TO DO — Could you update all the records below by replacing "white rock" with "pale boulder", leaving everything else unchanged and leaving the pictures out of your answer?

LISTED RECORDS —
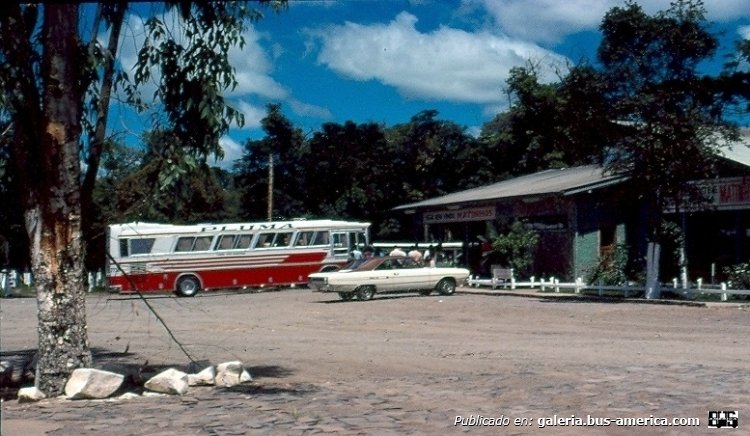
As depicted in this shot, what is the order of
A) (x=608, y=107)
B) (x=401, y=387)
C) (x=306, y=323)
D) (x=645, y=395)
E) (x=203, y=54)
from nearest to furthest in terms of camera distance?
(x=645, y=395)
(x=401, y=387)
(x=203, y=54)
(x=306, y=323)
(x=608, y=107)

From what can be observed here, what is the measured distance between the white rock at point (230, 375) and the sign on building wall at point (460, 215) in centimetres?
2605

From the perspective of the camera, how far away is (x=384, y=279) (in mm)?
28734

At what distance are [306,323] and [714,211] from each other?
47.4 feet

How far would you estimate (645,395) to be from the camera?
390 inches

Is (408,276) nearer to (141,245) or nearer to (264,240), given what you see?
(264,240)

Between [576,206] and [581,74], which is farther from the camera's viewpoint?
[576,206]

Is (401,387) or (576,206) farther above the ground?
(576,206)

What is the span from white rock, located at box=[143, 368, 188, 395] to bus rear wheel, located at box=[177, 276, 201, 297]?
1026 inches

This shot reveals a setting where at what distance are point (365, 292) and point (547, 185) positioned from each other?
10375mm

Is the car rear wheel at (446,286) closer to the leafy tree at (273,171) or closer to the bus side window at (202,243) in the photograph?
the bus side window at (202,243)

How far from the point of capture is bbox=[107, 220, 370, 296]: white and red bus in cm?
3575

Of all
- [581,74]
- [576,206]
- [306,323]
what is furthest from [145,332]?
[576,206]

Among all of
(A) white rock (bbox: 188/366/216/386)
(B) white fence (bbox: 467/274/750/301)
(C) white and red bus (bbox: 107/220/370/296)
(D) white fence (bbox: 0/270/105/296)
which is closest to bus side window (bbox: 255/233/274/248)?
(C) white and red bus (bbox: 107/220/370/296)

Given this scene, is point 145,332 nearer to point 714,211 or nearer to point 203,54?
point 203,54
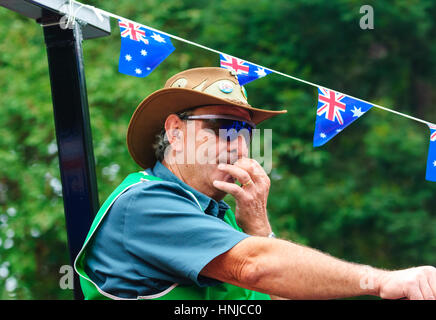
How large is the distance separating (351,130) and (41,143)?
457 centimetres

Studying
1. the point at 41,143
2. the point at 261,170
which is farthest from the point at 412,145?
the point at 261,170

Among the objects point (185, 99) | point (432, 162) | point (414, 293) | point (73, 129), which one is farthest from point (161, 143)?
point (414, 293)

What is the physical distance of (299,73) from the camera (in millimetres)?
7375

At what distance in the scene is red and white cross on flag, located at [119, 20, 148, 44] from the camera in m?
2.44

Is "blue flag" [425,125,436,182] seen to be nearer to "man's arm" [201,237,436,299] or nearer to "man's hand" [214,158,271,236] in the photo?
"man's hand" [214,158,271,236]

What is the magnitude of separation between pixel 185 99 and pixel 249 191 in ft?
1.47

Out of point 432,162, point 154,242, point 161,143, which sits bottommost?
point 154,242

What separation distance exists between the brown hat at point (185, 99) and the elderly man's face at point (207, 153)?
52 millimetres

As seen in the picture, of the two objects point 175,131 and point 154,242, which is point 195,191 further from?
point 154,242

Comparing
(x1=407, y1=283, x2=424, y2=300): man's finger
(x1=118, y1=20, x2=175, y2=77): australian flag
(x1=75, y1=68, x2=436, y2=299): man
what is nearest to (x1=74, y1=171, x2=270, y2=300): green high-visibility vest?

EXPECTED ANSWER —
As depicted in this shot, what is the order of
A) (x=608, y=107)
B) (x=401, y=387)
C) (x=306, y=323)
D) (x=645, y=395)
E) (x=203, y=54)
from nearest to furthest in terms of camera distance?
(x=645, y=395)
(x=401, y=387)
(x=203, y=54)
(x=306, y=323)
(x=608, y=107)

From what can be observed here, what is the measured distance between the pale boulder at point (230, 375) and the sign on building wall at point (460, 215) in centimetres?
2605

From the perspective of the camera, how far away is (x=384, y=279) (in mm)?
28734

At what distance are [306,323] and [714,211] from each other?
47.4 feet

How far would you estimate (645,395) to be from the camera?
390 inches

Is (408,276) nearer to (141,245) or nearer to (264,240), given what you see?
(264,240)

Between [576,206] and [581,74], which is farther from the camera's viewpoint?
[576,206]

Is (401,387) or (576,206) farther above the ground?
(576,206)

What is the span from pale boulder, located at box=[143, 368, 188, 395] to bus rear wheel, located at box=[177, 276, 201, 297]?
1026 inches

This shot reveals a setting where at what distance are point (365, 292) and point (547, 185) positioned from each other?
10375mm

Is the car rear wheel at (446,286) closer to the leafy tree at (273,171) or closer to the bus side window at (202,243) in the photograph?
the bus side window at (202,243)

How far from the point of capture is bbox=[107, 220, 370, 296]: white and red bus in cm?
3575

Of all
- [581,74]
- [576,206]
- [306,323]
what is furthest from [145,332]?
[576,206]

Among all of
(A) pale boulder (bbox: 188/366/216/386)
(B) white fence (bbox: 467/274/750/301)
(C) white and red bus (bbox: 107/220/370/296)
(D) white fence (bbox: 0/270/105/296)
which is closest to bus side window (bbox: 255/233/274/248)?
(C) white and red bus (bbox: 107/220/370/296)

Given this scene, is point 145,332 nearer to point 714,211 or nearer to point 203,54?
point 203,54
How large is the distance separating (351,130) and (41,143)?
457 centimetres

Studying
1. the point at 41,143
2. the point at 261,170
which is farthest from the point at 412,145?
the point at 261,170

Among the objects point (185, 99) | point (432, 162) | point (414, 293) | point (73, 129), which one is farthest from point (161, 143)?
point (414, 293)

What is the physical distance of (299,73) from the camera (in millimetres)?
7375

At what distance in the scene is red and white cross on flag, located at [119, 20, 148, 44] from the camera in m?
2.44

Is "blue flag" [425,125,436,182] seen to be nearer to "man's arm" [201,237,436,299] or nearer to "man's hand" [214,158,271,236] in the photo?
"man's hand" [214,158,271,236]

What is the magnitude of separation between pixel 185 99 and pixel 249 191 in ft?
1.47

Out of point 432,162, point 154,242, point 161,143, which sits bottommost?
point 154,242

What separation distance exists between the brown hat at point (185, 99) and the elderly man's face at point (207, 153)?
52 millimetres

As seen in the picture, of the two objects point 175,131 and point 154,242, which is point 195,191 further from?
point 154,242

Comparing
(x1=407, y1=283, x2=424, y2=300): man's finger
(x1=118, y1=20, x2=175, y2=77): australian flag
(x1=75, y1=68, x2=436, y2=299): man
what is nearest to (x1=74, y1=171, x2=270, y2=300): green high-visibility vest?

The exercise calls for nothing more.